La ardua negociación para aprobar la primera Ley sobre Inteligencia Artificial (IA) del mundo ha llegado a su conclusión con un acuerdo histórico entre los negociadores de la Presidencia española del Consejo de la Unión Europea y la Eurocámara. El acuerdo tiene como objetivo regular la IA en Europa, abordando cuestiones relacionadas con tecnologías como Chat GPT y el reconocimiento facial en tiempo real y a distancia.

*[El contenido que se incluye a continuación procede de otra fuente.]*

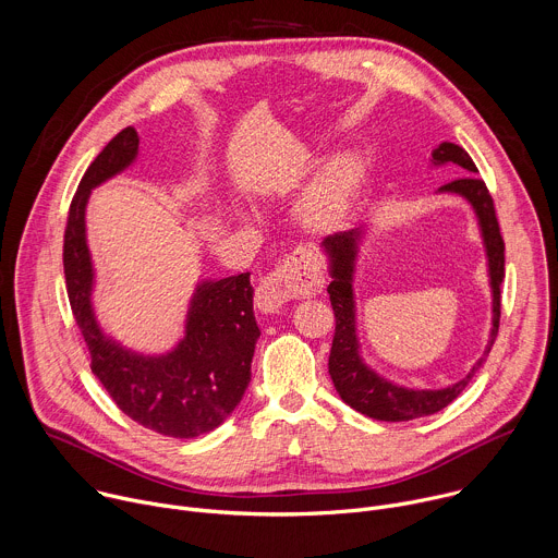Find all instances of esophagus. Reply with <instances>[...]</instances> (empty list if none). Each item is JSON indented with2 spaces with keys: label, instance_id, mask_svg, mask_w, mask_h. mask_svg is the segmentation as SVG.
I'll list each match as a JSON object with an SVG mask.
<instances>
[{
  "label": "esophagus",
  "instance_id": "1",
  "mask_svg": "<svg viewBox=\"0 0 558 558\" xmlns=\"http://www.w3.org/2000/svg\"><path fill=\"white\" fill-rule=\"evenodd\" d=\"M324 289L322 263L306 250H295L282 265L265 276L256 291V304L263 313H278L295 298H313Z\"/></svg>",
  "mask_w": 558,
  "mask_h": 558
}]
</instances>
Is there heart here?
Instances as JSON below:
<instances>
[{"label":"heart","instance_id":"1","mask_svg":"<svg viewBox=\"0 0 558 558\" xmlns=\"http://www.w3.org/2000/svg\"><path fill=\"white\" fill-rule=\"evenodd\" d=\"M361 177V166L354 159L341 157L332 161L300 204L302 223L315 232L341 228L359 197Z\"/></svg>","mask_w":558,"mask_h":558}]
</instances>
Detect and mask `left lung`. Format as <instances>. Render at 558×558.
<instances>
[{
    "label": "left lung",
    "instance_id": "obj_1",
    "mask_svg": "<svg viewBox=\"0 0 558 558\" xmlns=\"http://www.w3.org/2000/svg\"><path fill=\"white\" fill-rule=\"evenodd\" d=\"M432 161L436 166L440 163H458L466 172L460 179H453L445 183L440 193H456L462 195L475 210L484 245H486V256H488V271H490V287H493V328H490V339L480 356V361L473 365L471 373L442 390H410V388H399L395 384H388L386 379L377 377L373 369H369L361 356H359V343H356V328H354V298H352V271H354V258H356V243L361 232L350 230V232H339L332 236H326L322 247L330 258V276L332 282L328 284V295L335 313V337H332V348L328 356V373L335 384V390L339 392L341 401L348 403L352 410L375 418V421H388V423H399V421H412L421 416L436 414L445 410L449 403H453L462 390L469 386L473 375L480 369V365L486 361L497 330H499V317H501V280H504V239L499 232L497 215H495V204L493 197L486 189V183L473 174L477 172L471 155L453 144V142H442L432 150Z\"/></svg>",
    "mask_w": 558,
    "mask_h": 558
}]
</instances>
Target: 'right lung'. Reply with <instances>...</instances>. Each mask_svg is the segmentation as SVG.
<instances>
[{
  "instance_id": "add662e5",
  "label": "right lung",
  "mask_w": 558,
  "mask_h": 558,
  "mask_svg": "<svg viewBox=\"0 0 558 558\" xmlns=\"http://www.w3.org/2000/svg\"><path fill=\"white\" fill-rule=\"evenodd\" d=\"M137 131L122 129L89 163L72 199L63 239V269L74 319L92 354V373L135 423L170 438H195L219 427L241 403L260 337L250 274L202 282L185 337L161 356H142L105 337L92 311L94 269L85 239L92 189L124 170L137 155Z\"/></svg>"
}]
</instances>
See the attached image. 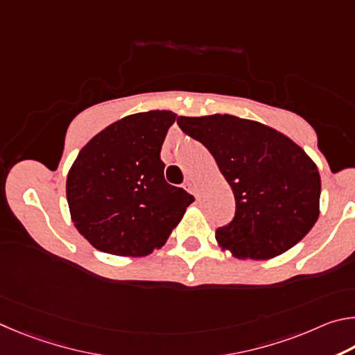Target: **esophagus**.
I'll list each match as a JSON object with an SVG mask.
<instances>
[{
  "instance_id": "34e87169",
  "label": "esophagus",
  "mask_w": 355,
  "mask_h": 355,
  "mask_svg": "<svg viewBox=\"0 0 355 355\" xmlns=\"http://www.w3.org/2000/svg\"><path fill=\"white\" fill-rule=\"evenodd\" d=\"M184 189L187 190L189 193L198 196V189H196V185H195V182H193V181H185V184H184Z\"/></svg>"
}]
</instances>
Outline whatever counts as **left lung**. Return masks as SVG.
Here are the masks:
<instances>
[{
	"mask_svg": "<svg viewBox=\"0 0 355 355\" xmlns=\"http://www.w3.org/2000/svg\"><path fill=\"white\" fill-rule=\"evenodd\" d=\"M178 124L214 155L231 185L235 215L216 240L239 259L288 251L320 215L321 179L313 160L288 137L234 115L179 116Z\"/></svg>",
	"mask_w": 355,
	"mask_h": 355,
	"instance_id": "8db88e82",
	"label": "left lung"
}]
</instances>
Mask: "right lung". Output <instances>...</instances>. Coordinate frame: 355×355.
I'll list each match as a JSON object with an SVG mask.
<instances>
[{"instance_id": "right-lung-1", "label": "right lung", "mask_w": 355, "mask_h": 355, "mask_svg": "<svg viewBox=\"0 0 355 355\" xmlns=\"http://www.w3.org/2000/svg\"><path fill=\"white\" fill-rule=\"evenodd\" d=\"M170 110L124 116L80 149L67 178L74 226L96 250L140 257L165 245L195 198L165 181Z\"/></svg>"}]
</instances>
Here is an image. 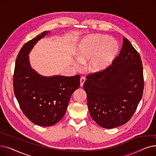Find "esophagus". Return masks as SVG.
Masks as SVG:
<instances>
[{"mask_svg":"<svg viewBox=\"0 0 156 156\" xmlns=\"http://www.w3.org/2000/svg\"><path fill=\"white\" fill-rule=\"evenodd\" d=\"M85 77H81V79H80V86L81 87H83V84H84V83H85Z\"/></svg>","mask_w":156,"mask_h":156,"instance_id":"34e87169","label":"esophagus"}]
</instances>
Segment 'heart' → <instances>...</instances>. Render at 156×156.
Masks as SVG:
<instances>
[{
  "instance_id": "heart-1",
  "label": "heart",
  "mask_w": 156,
  "mask_h": 156,
  "mask_svg": "<svg viewBox=\"0 0 156 156\" xmlns=\"http://www.w3.org/2000/svg\"><path fill=\"white\" fill-rule=\"evenodd\" d=\"M119 52L115 40L101 34L87 36L78 45L76 58L81 63L90 61L89 68L94 73H100L109 68Z\"/></svg>"
}]
</instances>
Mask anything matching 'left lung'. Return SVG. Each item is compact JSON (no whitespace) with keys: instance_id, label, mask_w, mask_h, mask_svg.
<instances>
[{"instance_id":"left-lung-1","label":"left lung","mask_w":156,"mask_h":156,"mask_svg":"<svg viewBox=\"0 0 156 156\" xmlns=\"http://www.w3.org/2000/svg\"><path fill=\"white\" fill-rule=\"evenodd\" d=\"M113 62L105 71L88 75L83 85L92 118L109 129L125 124L133 116L144 85L140 56L125 37Z\"/></svg>"}]
</instances>
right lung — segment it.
I'll return each mask as SVG.
<instances>
[{
	"instance_id": "right-lung-1",
	"label": "right lung",
	"mask_w": 156,
	"mask_h": 156,
	"mask_svg": "<svg viewBox=\"0 0 156 156\" xmlns=\"http://www.w3.org/2000/svg\"><path fill=\"white\" fill-rule=\"evenodd\" d=\"M50 33L44 31L22 47L16 58L13 77L14 92L22 111L40 126H52L63 118L71 95L80 85V75L44 76L31 68V51Z\"/></svg>"
}]
</instances>
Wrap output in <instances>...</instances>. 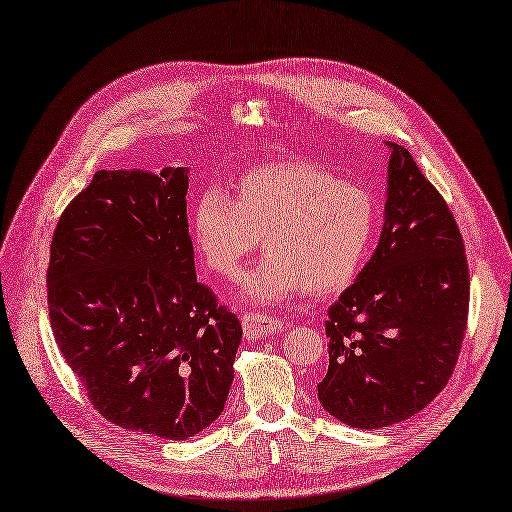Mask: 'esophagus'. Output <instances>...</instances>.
I'll use <instances>...</instances> for the list:
<instances>
[{"mask_svg":"<svg viewBox=\"0 0 512 512\" xmlns=\"http://www.w3.org/2000/svg\"><path fill=\"white\" fill-rule=\"evenodd\" d=\"M282 325L278 318L266 316V314H259V312H246L242 316V331L249 339H259V337H268L270 333L280 331Z\"/></svg>","mask_w":512,"mask_h":512,"instance_id":"obj_1","label":"esophagus"}]
</instances>
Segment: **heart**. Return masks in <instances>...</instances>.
Here are the masks:
<instances>
[{"mask_svg": "<svg viewBox=\"0 0 512 512\" xmlns=\"http://www.w3.org/2000/svg\"><path fill=\"white\" fill-rule=\"evenodd\" d=\"M367 189L331 170L289 160L246 170L234 196L206 187L194 202L192 236L208 270L234 278L259 244L268 253L240 282L246 304H289L301 291L333 295L361 272L375 234Z\"/></svg>", "mask_w": 512, "mask_h": 512, "instance_id": "1", "label": "heart"}]
</instances>
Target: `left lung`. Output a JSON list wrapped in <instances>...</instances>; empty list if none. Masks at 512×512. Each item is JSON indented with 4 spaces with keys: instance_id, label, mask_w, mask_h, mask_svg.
<instances>
[{
    "instance_id": "obj_1",
    "label": "left lung",
    "mask_w": 512,
    "mask_h": 512,
    "mask_svg": "<svg viewBox=\"0 0 512 512\" xmlns=\"http://www.w3.org/2000/svg\"><path fill=\"white\" fill-rule=\"evenodd\" d=\"M384 227L367 266L329 308V369L318 401L352 428L422 411L458 363L468 320V263L447 202L396 143Z\"/></svg>"
}]
</instances>
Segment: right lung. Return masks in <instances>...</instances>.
<instances>
[{
    "label": "right lung",
    "mask_w": 512,
    "mask_h": 512,
    "mask_svg": "<svg viewBox=\"0 0 512 512\" xmlns=\"http://www.w3.org/2000/svg\"><path fill=\"white\" fill-rule=\"evenodd\" d=\"M187 173L99 170L61 215L46 276L54 339L94 409L170 441L219 418L242 339L196 280Z\"/></svg>",
    "instance_id": "right-lung-1"
}]
</instances>
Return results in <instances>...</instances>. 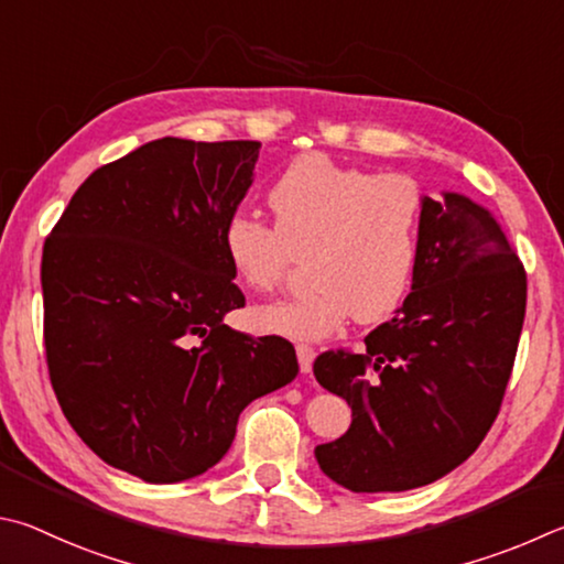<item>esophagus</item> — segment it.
Returning <instances> with one entry per match:
<instances>
[{
    "label": "esophagus",
    "mask_w": 564,
    "mask_h": 564,
    "mask_svg": "<svg viewBox=\"0 0 564 564\" xmlns=\"http://www.w3.org/2000/svg\"><path fill=\"white\" fill-rule=\"evenodd\" d=\"M295 355H299V365L303 375H311L313 370V360H315V350L311 345H295Z\"/></svg>",
    "instance_id": "esophagus-1"
}]
</instances>
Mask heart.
Wrapping results in <instances>:
<instances>
[{
    "label": "heart",
    "mask_w": 564,
    "mask_h": 564,
    "mask_svg": "<svg viewBox=\"0 0 564 564\" xmlns=\"http://www.w3.org/2000/svg\"><path fill=\"white\" fill-rule=\"evenodd\" d=\"M269 204L275 227L247 212L224 221L221 251L234 279L273 291L311 253L315 283L295 299L259 305L261 330L323 340L352 315L382 321L412 291L426 204L414 177L345 167L313 152L281 172Z\"/></svg>",
    "instance_id": "1"
}]
</instances>
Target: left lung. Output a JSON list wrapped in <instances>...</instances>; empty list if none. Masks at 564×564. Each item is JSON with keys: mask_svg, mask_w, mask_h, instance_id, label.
I'll return each mask as SVG.
<instances>
[{"mask_svg": "<svg viewBox=\"0 0 564 564\" xmlns=\"http://www.w3.org/2000/svg\"><path fill=\"white\" fill-rule=\"evenodd\" d=\"M525 271L503 227L466 194L426 197L412 293L362 352H323L315 380L352 424L315 446L327 478L352 494L434 484L496 422L525 321Z\"/></svg>", "mask_w": 564, "mask_h": 564, "instance_id": "obj_1", "label": "left lung"}]
</instances>
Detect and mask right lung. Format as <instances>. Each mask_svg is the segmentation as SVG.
<instances>
[{
    "label": "right lung",
    "instance_id": "add662e5",
    "mask_svg": "<svg viewBox=\"0 0 564 564\" xmlns=\"http://www.w3.org/2000/svg\"><path fill=\"white\" fill-rule=\"evenodd\" d=\"M261 142L152 140L96 170L44 243L51 384L84 444L148 484H180L229 452L243 406L289 384V340L224 325L243 293L221 227Z\"/></svg>",
    "mask_w": 564,
    "mask_h": 564
}]
</instances>
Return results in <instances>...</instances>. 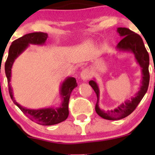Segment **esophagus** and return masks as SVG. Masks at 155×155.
Instances as JSON below:
<instances>
[{
    "mask_svg": "<svg viewBox=\"0 0 155 155\" xmlns=\"http://www.w3.org/2000/svg\"><path fill=\"white\" fill-rule=\"evenodd\" d=\"M80 77L83 81L87 80L90 78V73H89L88 70H87V69L82 70V71L80 73Z\"/></svg>",
    "mask_w": 155,
    "mask_h": 155,
    "instance_id": "esophagus-1",
    "label": "esophagus"
}]
</instances>
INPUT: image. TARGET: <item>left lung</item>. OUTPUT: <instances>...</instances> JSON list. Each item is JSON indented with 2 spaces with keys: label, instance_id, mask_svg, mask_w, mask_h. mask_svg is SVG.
<instances>
[{
  "label": "left lung",
  "instance_id": "left-lung-1",
  "mask_svg": "<svg viewBox=\"0 0 155 155\" xmlns=\"http://www.w3.org/2000/svg\"><path fill=\"white\" fill-rule=\"evenodd\" d=\"M117 32L119 34L120 37H122L121 41L117 45V50L122 52L128 51L134 54L137 62L142 68V80L140 90L136 93L134 97L130 100L125 101L124 103H122L117 108L112 110H108L107 112H105L99 107L98 104L100 100V90L97 83L95 80L89 81V85L94 89L97 98V101L95 106V111L101 118L112 121L122 119L134 112L147 92L150 79L148 71L149 55L145 47L143 39L139 34L126 28H118Z\"/></svg>",
  "mask_w": 155,
  "mask_h": 155
}]
</instances>
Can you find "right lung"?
<instances>
[{
	"mask_svg": "<svg viewBox=\"0 0 155 155\" xmlns=\"http://www.w3.org/2000/svg\"><path fill=\"white\" fill-rule=\"evenodd\" d=\"M48 34L43 32L30 33L23 37L14 40L9 49L8 57L5 63V73L8 82L9 92L10 97L14 104L21 112L27 115L31 120L41 125H54L62 122L68 118L69 115L68 104L72 91L77 86L76 80L73 77H67L62 82L60 87V94L61 97V104L59 107L43 108L39 109H28L20 105L15 101L13 97V91L10 85L12 67L15 59L25 51L30 44L44 45L47 40Z\"/></svg>",
	"mask_w": 155,
	"mask_h": 155,
	"instance_id": "1",
	"label": "right lung"
}]
</instances>
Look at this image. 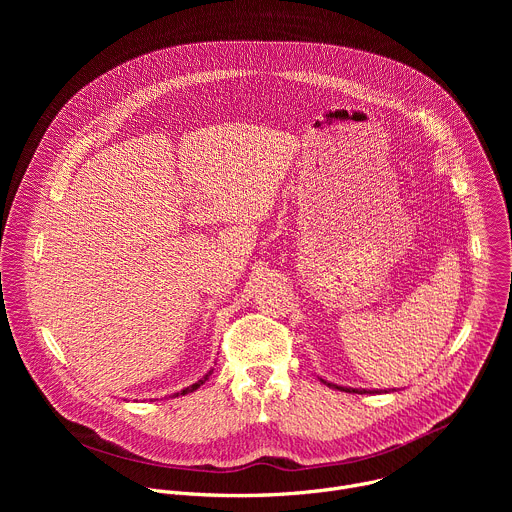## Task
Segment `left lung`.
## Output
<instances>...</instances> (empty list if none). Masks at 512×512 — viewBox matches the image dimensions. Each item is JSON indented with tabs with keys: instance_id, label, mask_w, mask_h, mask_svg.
I'll use <instances>...</instances> for the list:
<instances>
[{
	"instance_id": "obj_1",
	"label": "left lung",
	"mask_w": 512,
	"mask_h": 512,
	"mask_svg": "<svg viewBox=\"0 0 512 512\" xmlns=\"http://www.w3.org/2000/svg\"><path fill=\"white\" fill-rule=\"evenodd\" d=\"M324 385H328V387H332V389H338V391H344V393H358V395H364V393H389V391H379V389H373V391H367V389H350V387H340V385H334V383H328V381H324V379H320ZM395 391V389H393Z\"/></svg>"
}]
</instances>
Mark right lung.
<instances>
[{"label": "right lung", "instance_id": "obj_1", "mask_svg": "<svg viewBox=\"0 0 512 512\" xmlns=\"http://www.w3.org/2000/svg\"><path fill=\"white\" fill-rule=\"evenodd\" d=\"M210 375H212V369H210V371H208V373H206V375H204V377H202V379H198V381H196V383H192V385H190V387H186V389H182V391H178V393H174V395H172V397H178V395H188V393H192V391H196V389H198V387H200V385H202V383H206V381H208V377H210Z\"/></svg>", "mask_w": 512, "mask_h": 512}]
</instances>
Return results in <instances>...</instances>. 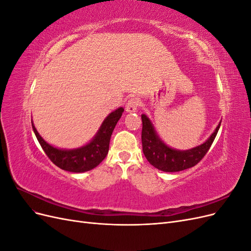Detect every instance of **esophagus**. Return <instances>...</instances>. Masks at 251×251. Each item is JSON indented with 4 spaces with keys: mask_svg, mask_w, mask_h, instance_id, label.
<instances>
[{
    "mask_svg": "<svg viewBox=\"0 0 251 251\" xmlns=\"http://www.w3.org/2000/svg\"><path fill=\"white\" fill-rule=\"evenodd\" d=\"M138 105H139V100L137 98H130V100H127L126 104V111L127 113H135L137 112L138 109Z\"/></svg>",
    "mask_w": 251,
    "mask_h": 251,
    "instance_id": "esophagus-1",
    "label": "esophagus"
}]
</instances>
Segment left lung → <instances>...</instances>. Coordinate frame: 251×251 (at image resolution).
<instances>
[{
  "label": "left lung",
  "instance_id": "1",
  "mask_svg": "<svg viewBox=\"0 0 251 251\" xmlns=\"http://www.w3.org/2000/svg\"><path fill=\"white\" fill-rule=\"evenodd\" d=\"M141 119V141L143 154L151 165L166 173L184 171L193 168L194 165L198 163L208 151L211 143L216 138L220 126H221V121H220L214 133L200 146L181 151L169 147L160 139L153 124L146 114H142Z\"/></svg>",
  "mask_w": 251,
  "mask_h": 251
}]
</instances>
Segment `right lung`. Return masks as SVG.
I'll return each mask as SVG.
<instances>
[{
    "label": "right lung",
    "mask_w": 251,
    "mask_h": 251,
    "mask_svg": "<svg viewBox=\"0 0 251 251\" xmlns=\"http://www.w3.org/2000/svg\"><path fill=\"white\" fill-rule=\"evenodd\" d=\"M125 109L120 107L111 112L104 118L100 127L94 137L87 144L76 149H59L53 147L45 140L35 128L33 121L32 128L42 149L50 160L59 169L71 173H85L93 170L107 156L109 151L110 139L116 124L123 115Z\"/></svg>",
    "instance_id": "1"
}]
</instances>
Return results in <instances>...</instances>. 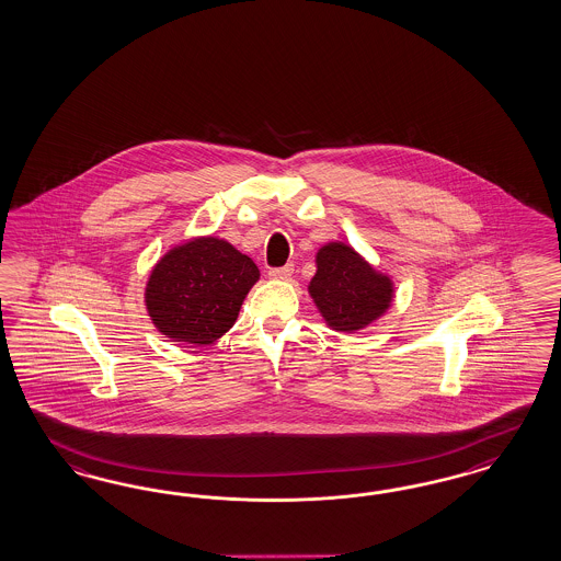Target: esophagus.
<instances>
[{
	"label": "esophagus",
	"instance_id": "obj_1",
	"mask_svg": "<svg viewBox=\"0 0 561 561\" xmlns=\"http://www.w3.org/2000/svg\"><path fill=\"white\" fill-rule=\"evenodd\" d=\"M294 273V265H284V267H273L270 270L272 279H289Z\"/></svg>",
	"mask_w": 561,
	"mask_h": 561
}]
</instances>
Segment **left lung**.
<instances>
[{
    "instance_id": "left-lung-1",
    "label": "left lung",
    "mask_w": 561,
    "mask_h": 561,
    "mask_svg": "<svg viewBox=\"0 0 561 561\" xmlns=\"http://www.w3.org/2000/svg\"><path fill=\"white\" fill-rule=\"evenodd\" d=\"M308 291L327 324L337 331L368 327L392 300L391 279L341 242H329L317 253V273Z\"/></svg>"
}]
</instances>
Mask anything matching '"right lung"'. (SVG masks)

El proceso de toma de decisiones en la Unión Europea suele ser lento y predecible, pero la llegada de tecnologías avanzadas como Chat GPT cambió drásticamente el panorama. La repentina importancia de la IA impulsó a Bruselas a acelerar la regulación, y la Eurocámara asumió un papel protagonista en la reescritura de la regulación, consultando a expertos de todo el mundo, incluidos teóricos, profesores, empresas y grupos de la sociedad civil.
El proceso de negociación se volvió anormalmente ruidoso y prolongado, con sesiones de 24 y 16 horas consecutivas. El sector tecnológico advirtió sobre las consecuencias devastadoras de una regulación estricta, mientras que los defensores de los derechos civiles argumentaron que esto podría dar lugar a un racismo tecnológico institucionalizado y a la pérdida de libertades.
El acuerdo final resultó en una regulación más estricta de la IA, con límites claros para el uso de tecnologías biométricas a distancia y la segmentación por raza, creencias u orientación sexual. Los negociadores creen que este acuerdo servirá como modelo para futuras regulaciones a nivel internacional y garantizará la protección de los ciudadanos y las democracias contra el abuso de la tecnología por parte de las autoridades públicas.
A pesar de la histórica duración de la negociación, la ley europea sobre IA no estará totalmente vigente hasta 2026 debido a la complejidad técnica de su implementación. Será necesario capacitar a expertos y establecer nuevas estructuras para su aplicación, lo que llevará tiempo y esfuerzo.
En resumen, la aprobación de la primera Ley sobre IA del mundo representa un hito en la regulación de la tecnología avanzada y sienta las bases para un uso ético y responsable de la IA en Europa y, posiblemente, a nivel global.